Jon shows up in one of those embarassing fake-ass video calls with Phil and talks about the demographics and the concept direction. They are going to stay with the coastal beach theme, which turns out kind of cool when Derrick Turner introduces the new Kiss the Fish rum drink in a colorful fish-shaped tiki mug. Everyone loves it for one reason or another, and the consensus is that the guests will, too.

Chef Jen focuses on communication between Pete and Chef Corey. They make a new surf and turf dish that looks divine. Even Pete likes it, but he doesn’t miss the opportunity for a little dig by giving his kudos to Chef Corey for making the dish. Chef Corey isn’t a passive-aggressive asshole, though, and properly thanks Chef Jen like a humble and grateful chef would when someone with Chef Jen’s experience comes into his kitchen to help him grow his skills and fulfill his passion for food for free.

After Phil has his one-on-one with Pete, we see Pete soften a little and talk about his hopes and dreams for his family and the role the restaurant plays in it. Then at the big reveal, we get to see how Phil connected the bar to Pete’s coastal beach vision and the city of San Marcos with Shores Bar and Kitchen. Pete even says that Jon and Phil must have gone into his head and pulled out his vision to realize it. I almost thought he had a turn around.

Executive Chef Corey is grateful and feels confident in his skills. The bartenders are doing great. Pete is actually managing the place instead of walking around aimlessly.

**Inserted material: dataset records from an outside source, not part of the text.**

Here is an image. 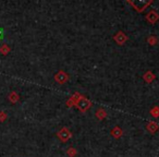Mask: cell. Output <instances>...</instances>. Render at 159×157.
Segmentation results:
<instances>
[{"instance_id": "obj_6", "label": "cell", "mask_w": 159, "mask_h": 157, "mask_svg": "<svg viewBox=\"0 0 159 157\" xmlns=\"http://www.w3.org/2000/svg\"><path fill=\"white\" fill-rule=\"evenodd\" d=\"M146 20H147V22L152 23V24H155V23L159 20V14L157 13L155 10H150V11L146 14Z\"/></svg>"}, {"instance_id": "obj_5", "label": "cell", "mask_w": 159, "mask_h": 157, "mask_svg": "<svg viewBox=\"0 0 159 157\" xmlns=\"http://www.w3.org/2000/svg\"><path fill=\"white\" fill-rule=\"evenodd\" d=\"M128 39H129L128 35H126L125 33H123L122 31L117 32V33L115 34V36H113V40H115V42L117 43L119 46L124 45L126 42H128Z\"/></svg>"}, {"instance_id": "obj_17", "label": "cell", "mask_w": 159, "mask_h": 157, "mask_svg": "<svg viewBox=\"0 0 159 157\" xmlns=\"http://www.w3.org/2000/svg\"><path fill=\"white\" fill-rule=\"evenodd\" d=\"M8 119V115L5 111H0V122H5Z\"/></svg>"}, {"instance_id": "obj_16", "label": "cell", "mask_w": 159, "mask_h": 157, "mask_svg": "<svg viewBox=\"0 0 159 157\" xmlns=\"http://www.w3.org/2000/svg\"><path fill=\"white\" fill-rule=\"evenodd\" d=\"M149 113L154 118H158L159 117V107L158 106H154L152 109L149 110Z\"/></svg>"}, {"instance_id": "obj_18", "label": "cell", "mask_w": 159, "mask_h": 157, "mask_svg": "<svg viewBox=\"0 0 159 157\" xmlns=\"http://www.w3.org/2000/svg\"><path fill=\"white\" fill-rule=\"evenodd\" d=\"M3 37V30L2 29H0V39Z\"/></svg>"}, {"instance_id": "obj_2", "label": "cell", "mask_w": 159, "mask_h": 157, "mask_svg": "<svg viewBox=\"0 0 159 157\" xmlns=\"http://www.w3.org/2000/svg\"><path fill=\"white\" fill-rule=\"evenodd\" d=\"M152 2H154L152 0H133V1L128 0L129 5L132 6V7L134 8L135 11L139 12V13H141V12H143L147 7H149Z\"/></svg>"}, {"instance_id": "obj_10", "label": "cell", "mask_w": 159, "mask_h": 157, "mask_svg": "<svg viewBox=\"0 0 159 157\" xmlns=\"http://www.w3.org/2000/svg\"><path fill=\"white\" fill-rule=\"evenodd\" d=\"M81 95H82V94L77 93V92H76V93H74V94H73V95L71 96V97L69 98L68 100H66V106H68V107H73V106H74V105H75V102H76V100H77V98H79Z\"/></svg>"}, {"instance_id": "obj_1", "label": "cell", "mask_w": 159, "mask_h": 157, "mask_svg": "<svg viewBox=\"0 0 159 157\" xmlns=\"http://www.w3.org/2000/svg\"><path fill=\"white\" fill-rule=\"evenodd\" d=\"M92 105H93V104H92V102L89 99V98H86L84 95H81L79 98H77L76 102H75L74 107L79 111H81V113H86L89 108H91Z\"/></svg>"}, {"instance_id": "obj_4", "label": "cell", "mask_w": 159, "mask_h": 157, "mask_svg": "<svg viewBox=\"0 0 159 157\" xmlns=\"http://www.w3.org/2000/svg\"><path fill=\"white\" fill-rule=\"evenodd\" d=\"M55 81L58 84H64L69 81V74L66 72H64L63 70H59L53 76Z\"/></svg>"}, {"instance_id": "obj_14", "label": "cell", "mask_w": 159, "mask_h": 157, "mask_svg": "<svg viewBox=\"0 0 159 157\" xmlns=\"http://www.w3.org/2000/svg\"><path fill=\"white\" fill-rule=\"evenodd\" d=\"M66 155H68V157H75L77 155V150L73 146H70L66 150Z\"/></svg>"}, {"instance_id": "obj_15", "label": "cell", "mask_w": 159, "mask_h": 157, "mask_svg": "<svg viewBox=\"0 0 159 157\" xmlns=\"http://www.w3.org/2000/svg\"><path fill=\"white\" fill-rule=\"evenodd\" d=\"M147 43L150 45V46H155V45L158 44V38H157L155 35H152L147 38Z\"/></svg>"}, {"instance_id": "obj_11", "label": "cell", "mask_w": 159, "mask_h": 157, "mask_svg": "<svg viewBox=\"0 0 159 157\" xmlns=\"http://www.w3.org/2000/svg\"><path fill=\"white\" fill-rule=\"evenodd\" d=\"M95 117L97 118L98 120H104L105 118L107 117V111L105 110L104 108H99L96 110L95 113Z\"/></svg>"}, {"instance_id": "obj_7", "label": "cell", "mask_w": 159, "mask_h": 157, "mask_svg": "<svg viewBox=\"0 0 159 157\" xmlns=\"http://www.w3.org/2000/svg\"><path fill=\"white\" fill-rule=\"evenodd\" d=\"M159 126L156 121H149L147 124H146V130L150 133V134H155V133L158 131Z\"/></svg>"}, {"instance_id": "obj_13", "label": "cell", "mask_w": 159, "mask_h": 157, "mask_svg": "<svg viewBox=\"0 0 159 157\" xmlns=\"http://www.w3.org/2000/svg\"><path fill=\"white\" fill-rule=\"evenodd\" d=\"M10 50H11V48H10L7 44L1 45V47H0V53H1V55H3V56L8 55V53H10Z\"/></svg>"}, {"instance_id": "obj_12", "label": "cell", "mask_w": 159, "mask_h": 157, "mask_svg": "<svg viewBox=\"0 0 159 157\" xmlns=\"http://www.w3.org/2000/svg\"><path fill=\"white\" fill-rule=\"evenodd\" d=\"M8 99H9L12 104H16V103L20 100V96H19V94L16 93V92L12 91L11 93L9 94V96H8Z\"/></svg>"}, {"instance_id": "obj_3", "label": "cell", "mask_w": 159, "mask_h": 157, "mask_svg": "<svg viewBox=\"0 0 159 157\" xmlns=\"http://www.w3.org/2000/svg\"><path fill=\"white\" fill-rule=\"evenodd\" d=\"M72 136H73L72 132H71L70 129H69L68 127H63V128H61L57 132V137L61 142H63V143H66L69 140H71Z\"/></svg>"}, {"instance_id": "obj_8", "label": "cell", "mask_w": 159, "mask_h": 157, "mask_svg": "<svg viewBox=\"0 0 159 157\" xmlns=\"http://www.w3.org/2000/svg\"><path fill=\"white\" fill-rule=\"evenodd\" d=\"M143 79H144V81H145L146 83L150 84V83L154 82V80L156 79V76H155V74H154V72H152V71L148 70L143 74Z\"/></svg>"}, {"instance_id": "obj_9", "label": "cell", "mask_w": 159, "mask_h": 157, "mask_svg": "<svg viewBox=\"0 0 159 157\" xmlns=\"http://www.w3.org/2000/svg\"><path fill=\"white\" fill-rule=\"evenodd\" d=\"M110 135L115 139H120V137L123 135V130L120 128L119 126H116L112 130L110 131Z\"/></svg>"}]
</instances>
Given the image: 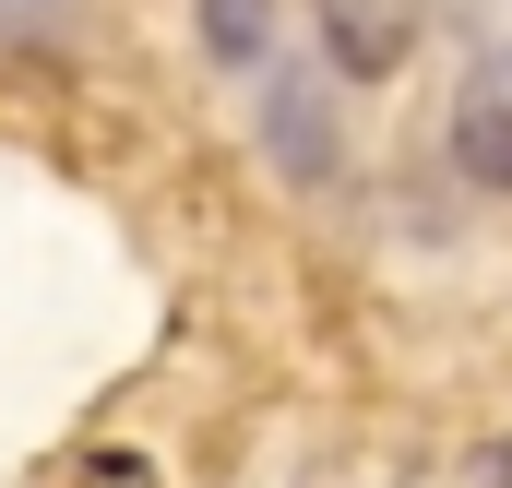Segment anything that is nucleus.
I'll return each instance as SVG.
<instances>
[{
    "mask_svg": "<svg viewBox=\"0 0 512 488\" xmlns=\"http://www.w3.org/2000/svg\"><path fill=\"white\" fill-rule=\"evenodd\" d=\"M453 167H465V191H512V84H477L453 108Z\"/></svg>",
    "mask_w": 512,
    "mask_h": 488,
    "instance_id": "nucleus-2",
    "label": "nucleus"
},
{
    "mask_svg": "<svg viewBox=\"0 0 512 488\" xmlns=\"http://www.w3.org/2000/svg\"><path fill=\"white\" fill-rule=\"evenodd\" d=\"M310 12H322V48H334L346 84H382L417 48V0H310Z\"/></svg>",
    "mask_w": 512,
    "mask_h": 488,
    "instance_id": "nucleus-1",
    "label": "nucleus"
},
{
    "mask_svg": "<svg viewBox=\"0 0 512 488\" xmlns=\"http://www.w3.org/2000/svg\"><path fill=\"white\" fill-rule=\"evenodd\" d=\"M96 488H143V465H131V453H108V465H96Z\"/></svg>",
    "mask_w": 512,
    "mask_h": 488,
    "instance_id": "nucleus-4",
    "label": "nucleus"
},
{
    "mask_svg": "<svg viewBox=\"0 0 512 488\" xmlns=\"http://www.w3.org/2000/svg\"><path fill=\"white\" fill-rule=\"evenodd\" d=\"M465 488H512V429H489V441L465 453Z\"/></svg>",
    "mask_w": 512,
    "mask_h": 488,
    "instance_id": "nucleus-3",
    "label": "nucleus"
}]
</instances>
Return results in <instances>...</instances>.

Pete seems more energized and appreciative, and Phil has confidence that the place will be successful. In the follow-up, we learn that things are looking up, but no specifics are given. The bridge is going to be finished soon, too. I know what this means. This means that Pete can say all his success, if he has any after the bridge opens, was because of him, not Bar Rescue. There’s no doubt in my mind that’s the trick Pete will try to pull because no one is as knowledgeable or as illustrious as him—at least in his mind because it sure as hell isn’t that way in mine.

The most knowledgeable and illustrious person I know of wasn’t in this episode very much, but even when he’s not on set, his influence guides every rescue, ensuring that the bars he touches have a fighting chance at success, even for smug know-it-alls like Pete. Jon’s ability to see through excuses and bring out the best in everyone is why I keep tuning in through my tears. I eagerly await the next glimpse of his brilliance, even if it’s accomplished through other members of his team.